Phrynobatrachus parvulus is a species of frog in the family Phrynobatrachidae. It is widely distributed in the upland areas of Central and East Africa in Angola, northern Botswana, northern Zimbabwe, Zambia, southeastern Democratic Republic of the Congo, Malawi, and Tanzania. However, many identifications are problematic, and the taxonomic status of this species with respect to Phrynobatrachus mababiensis and P. ukingensis requires clarification; in the more inclusive species delimitation applied by the IUCN SSC Amphibian Specialist Group, also Uganda is tentatively included in the range of this species. Common names Loanda river frog, dwarf puddle frog, and little puddle frog have been proposed for this species.

==Description==
In the material from the Upemba National Park (Democratic Republic of the Congo), adult males measure 12–20 mm and adult females 13–25 mm in snout–vent length. The snout is somewhat flattened and pointed. The tympanum is present but usually not visible through the skin. The limbs are relatively short, the digits lack terminal discs and the toes are partially webbed. Coloration is generally dark brown above and paler beneath with dark brown spots. A distinct silvery stripe is present under the tympanum. A light vertebral stripe is often present. Some specimens are uniform gray above, contrasting with the darker flanks. Throat of females is mottled with dark brown while that of mature males is finely and densely punctated with black. Males have a subgular vocal sac that is usually unpigmented.

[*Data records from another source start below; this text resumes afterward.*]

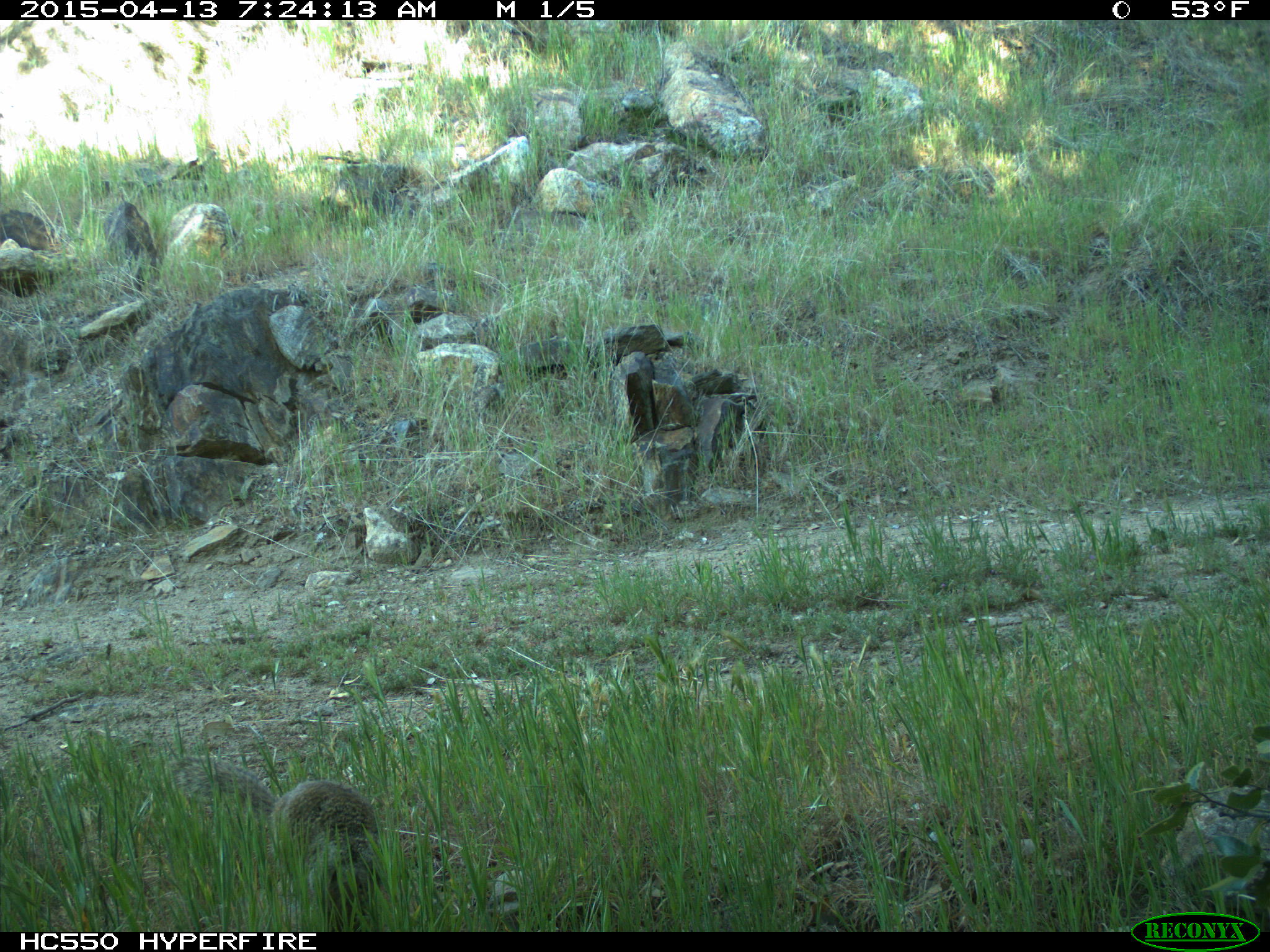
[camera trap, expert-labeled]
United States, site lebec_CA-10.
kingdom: Animalia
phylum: Chordata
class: Mammalia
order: Rodentia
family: Sciuridae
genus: Otospermophilus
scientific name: Otospermophilus beecheyi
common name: california ground squirrel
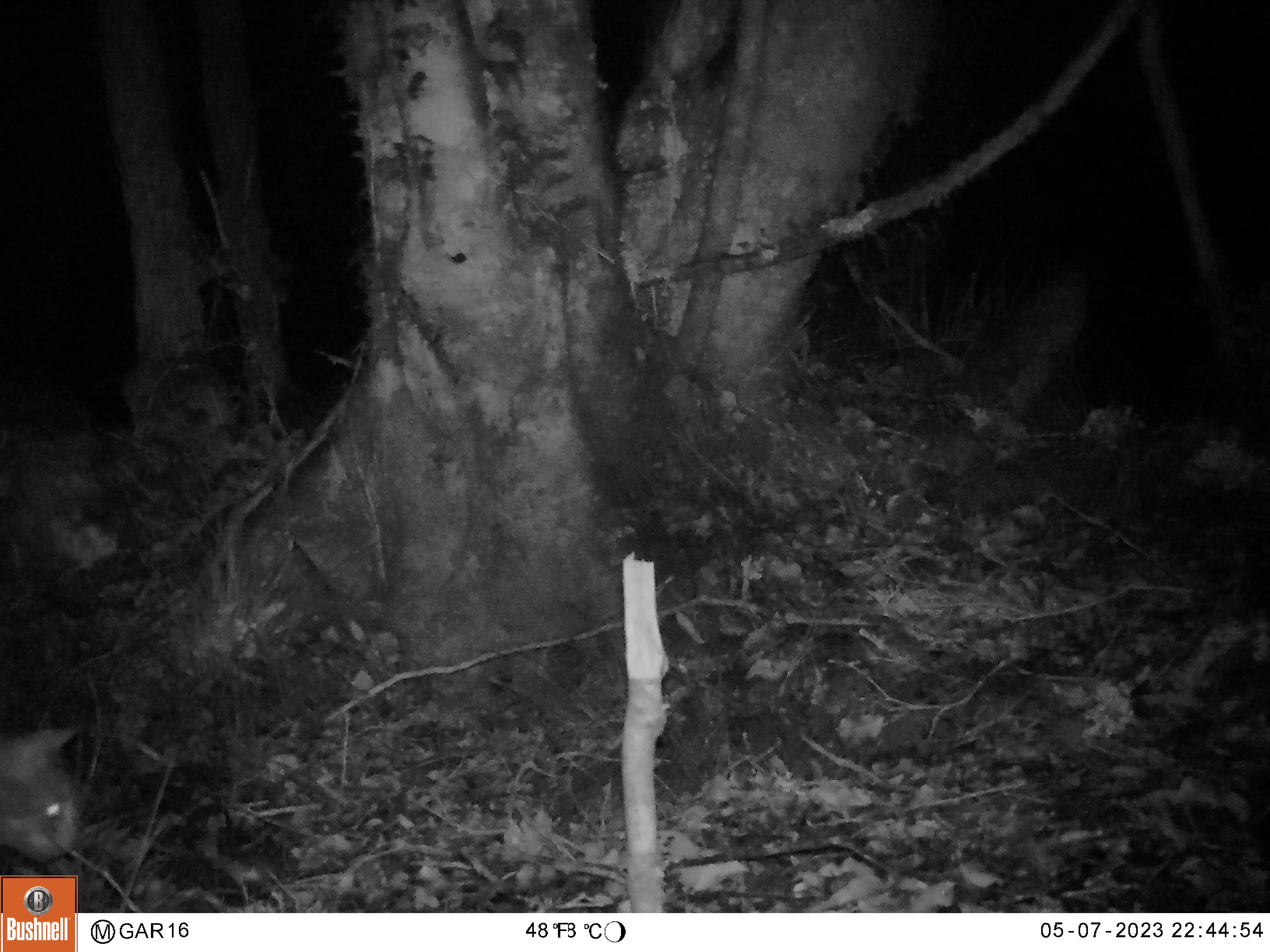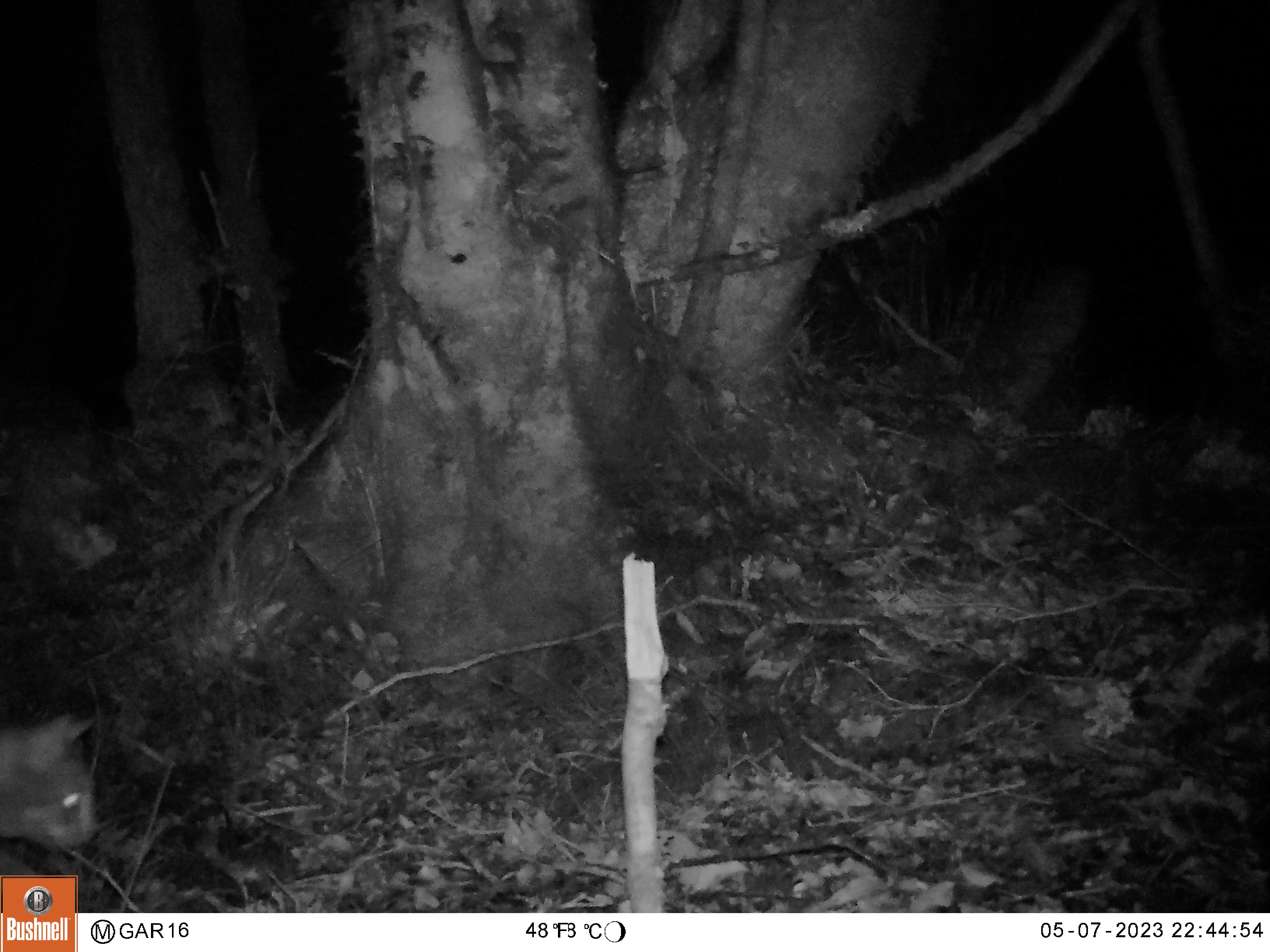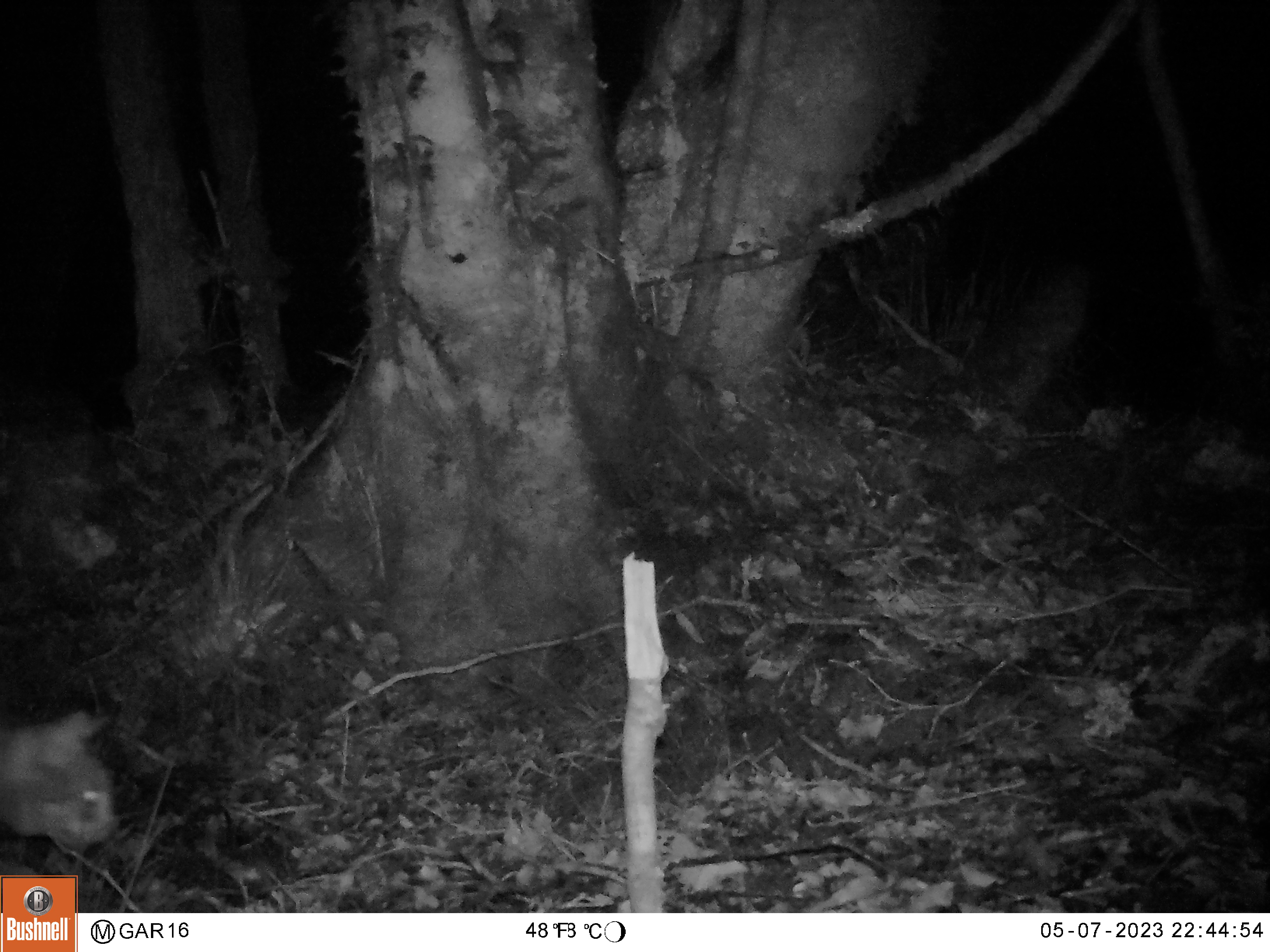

==Habitat and conservation==
Phrynobatrachus parvulus occurs in humid savannas and grasslands (including montane ones), sometimes penetrating montane forest, at elevations mostly above 1000 m, and probably to at least 2000 m above sea level. It also adapts to living in agricultural land, including in rice paddies. Breeding takes place in grassy pools, puddles, and marshes. In suitable habitats P. parvulus is an abundant species. It is not facing any significant threats and occurs in many protected areas.